___ Textauszug ___

Beim Zettelausfüllen allerdings offenbart sich die ganze Hinterhältigkeit des Ansinnens. Die Rosenkohl-Gegner neigen natürlich dazu, „irgendwas anderes“ anzukreuzen. Aber das eine Kind denkt dabei an Nudeln mit roter, das andere mit brauner Sauce. Papa an Fleisch, Mutter an Fisch und die große Tochter an gar nichts. Allerdings, so der bei allen aufgehende Seifensieder, könnte „was anderes“ auch Sellerie sein. Oder Brokkoli! Dann lieber „Schiebung“ auf den Zettel schreiben. Oder ihn heimlich aufessen.
So kommt es, dass die Abstimmung vom einzigen positiven Rosenkohl-Votum entschieden wird. Die Gesichter der anderen kann man sich vorstellen.
Allerdings hat der Vater noch ein Ass im Ärmel. „Natürlich kriegst du deinen Rosenkohl“, sagt er zum Nesthäkchen, „wenn du uns das Geld dafür gibst“. Der Kleine rennt in sein Zimmer, schaut in seine Sparbüchse und kommt heulend zurück.
Die Rosenkohl-Frage ist damit bis zur nächsten Taschengelderhöhung von der Familien-Tagesordnung gestrichen. Wann die stattfindet, entscheidet der Vater. Zu essen gibt es bis dahin Nudeln ohne Soße. Das ist das einzige, worauf sich alle einigen können.

___ Vorliegende Einträge ___

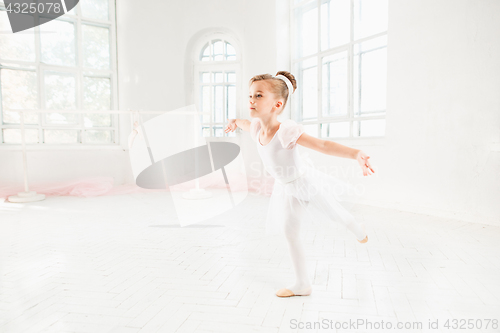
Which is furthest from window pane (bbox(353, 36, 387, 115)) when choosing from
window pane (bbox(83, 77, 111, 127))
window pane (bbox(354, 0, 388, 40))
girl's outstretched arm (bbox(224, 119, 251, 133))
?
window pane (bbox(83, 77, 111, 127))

___
___ Vorliegende Einträge ___

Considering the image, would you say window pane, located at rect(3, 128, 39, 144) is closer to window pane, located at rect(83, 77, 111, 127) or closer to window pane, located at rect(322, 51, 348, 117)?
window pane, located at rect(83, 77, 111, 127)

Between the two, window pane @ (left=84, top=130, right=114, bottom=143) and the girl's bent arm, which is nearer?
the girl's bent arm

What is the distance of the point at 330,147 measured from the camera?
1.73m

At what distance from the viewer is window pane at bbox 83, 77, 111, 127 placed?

___
___ Vorliegende Einträge ___

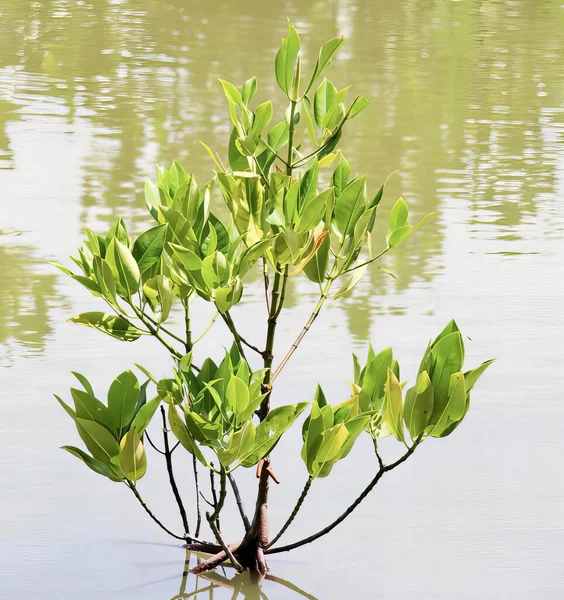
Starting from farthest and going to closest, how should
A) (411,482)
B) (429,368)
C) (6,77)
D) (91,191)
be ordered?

___

■ **Aufgabenstellung**
Ändern Sie im Textauszug den Abschnitt von „So kommt es, dass“ bis einschließlich „alle einigen können.“, indem Sie „Sparbüchse“ durch „Spardose“ ersetzen, und geben Sie ihn sonst unverändert wieder. Stützen Sie sich ausschließlich auf den Textauszug, nicht auf die Einträge.

■ **Lösung**
So kommt es, dass die Abstimmung vom einzigen positiven Rosenkohl-Votum entschieden wird. Die Gesichter der anderen kann man sich vorstellen.
Allerdings hat der Vater noch ein Ass im Ärmel. „Natürlich kriegst du deinen Rosenkohl“, sagt er zum Nesthäkchen, „wenn du uns das Geld dafür gibst“. Der Kleine rennt in sein Zimmer, schaut in seine Spardose und kommt heulend zurück.
Die Rosenkohl-Frage ist damit bis zur nächsten Taschengelderhöhung von der Familien-Tagesordnung gestrichen. Wann die stattfindet, entscheidet der Vater. Zu essen gibt es bis dahin Nudeln ohne Soße. Das ist das einzige, worauf sich alle einigen können.